More than half of Medicaid beneficiaries in the nation now receive coverage from managed-care companies. That shift helped prompt inquiries by the HHS inspector general last year that found widely varying state requirements for access to doctors and poor information for members on where to find them.
Policy experts believe that the proposed rules, expected soon, will set stricter standards.
In Tennessee, where TennCare’s member-per-doctor ratio for primary care is one of the worst among states that have such rules, views diverge sharply on whether those rules are necessary. Many, like Lynda Douglas, say the system is far from adequate.
Douglas, 69, knew that she wanted to adopt Charla a decade ago, as soon as she took the girl for foster care from the state. Charla’s problems include cerebral palsy, a badly curved spine and frequent seizures. She is 16, cannot speak, weighs less than 80 pounds and loves Barney the dinosaur.
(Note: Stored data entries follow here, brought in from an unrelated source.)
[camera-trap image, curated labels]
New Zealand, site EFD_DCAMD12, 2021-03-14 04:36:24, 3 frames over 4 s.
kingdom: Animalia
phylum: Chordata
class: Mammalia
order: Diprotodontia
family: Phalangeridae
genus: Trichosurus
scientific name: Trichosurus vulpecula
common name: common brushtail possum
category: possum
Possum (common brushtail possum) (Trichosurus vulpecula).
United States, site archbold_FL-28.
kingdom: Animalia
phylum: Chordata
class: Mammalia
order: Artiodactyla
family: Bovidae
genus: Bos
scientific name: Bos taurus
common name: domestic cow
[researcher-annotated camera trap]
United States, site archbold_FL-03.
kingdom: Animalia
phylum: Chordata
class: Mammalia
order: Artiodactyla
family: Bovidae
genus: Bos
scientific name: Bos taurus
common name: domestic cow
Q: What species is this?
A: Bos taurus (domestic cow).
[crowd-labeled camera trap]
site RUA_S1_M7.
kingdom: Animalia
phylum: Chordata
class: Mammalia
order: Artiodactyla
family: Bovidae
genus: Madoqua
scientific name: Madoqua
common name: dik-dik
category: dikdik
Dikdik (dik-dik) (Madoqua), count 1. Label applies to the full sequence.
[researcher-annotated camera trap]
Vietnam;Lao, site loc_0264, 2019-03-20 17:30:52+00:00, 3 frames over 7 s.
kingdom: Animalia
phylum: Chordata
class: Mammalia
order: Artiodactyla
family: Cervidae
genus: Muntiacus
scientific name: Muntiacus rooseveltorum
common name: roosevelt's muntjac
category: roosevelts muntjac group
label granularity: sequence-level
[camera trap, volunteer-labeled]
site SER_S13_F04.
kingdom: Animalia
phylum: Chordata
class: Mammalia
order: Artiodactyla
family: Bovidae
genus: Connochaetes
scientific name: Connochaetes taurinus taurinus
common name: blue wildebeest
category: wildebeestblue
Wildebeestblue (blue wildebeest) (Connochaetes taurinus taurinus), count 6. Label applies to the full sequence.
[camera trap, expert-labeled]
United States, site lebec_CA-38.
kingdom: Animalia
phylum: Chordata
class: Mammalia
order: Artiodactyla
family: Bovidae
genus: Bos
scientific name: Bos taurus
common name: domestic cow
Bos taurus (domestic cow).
Douglas, who lives about an hour east of Nashville, was grateful that TennCare contractors sent daytime nurses to monitor Charla’s seizures and maintain a tube that delivers medicine or nourishment eight times a day.
Then, more than a year ago, UnitedHealthcare reduced the nursing to one hour a day, even though Charla’s condition hadn’t improved. Douglas protested with the help of the Tennessee Justice Center and a pro bono lawyer and won. But TennCare appealed. It took two more rounds of adjudication before a judge ruled in Douglas’s favor late last year.
The managed-care companies “are making a mint down here,” Douglas said. “They’re getting rich at the expense of the kids. This is not right.”
UnitedHealthcare made an operating profit of $236 million last year on revenue of $2.8 billion in its Tennessee Medicaid business, according to state filings. Anthem’s operating profit for TennCare came to $53 million on revenue of $946 million. BlueCross’s operating profit for TennCare was $121 million on revenue of $1.8 billion. Those results do not include expenses for taxes, depreciation and other items not directly related to health coverage.
“Our care teams worked with the family and with [Charla Douglas’s] physicians and other providers to assure that her services were appropriate,” UnitedHealthcare said in a statement. The plan followed TennCare’s contract and care guidelines, it said.
Gordon, the TennCare director, rejects suggestions that managed-care networks are inadequate or that contractors deny needed care.
TennCare members sometimes have trouble seeing specialists, but so do patients in commercial plans, he said. Like many state Medicaid directors, he wonders how HHS can publish network rules for 50 states with widely varying geographies and health systems.
He also doesn’t accept that Medicaid plans need rules that limit profits and force them to spend a minimum portion of revenue on medical care. Written the wrong way, the standard could discourage spending on coordinators who improve care quality at decreased cost, he said.
“Yeah, we’re a little concerned,” he said. “There are some things that we think may have adverse effects.”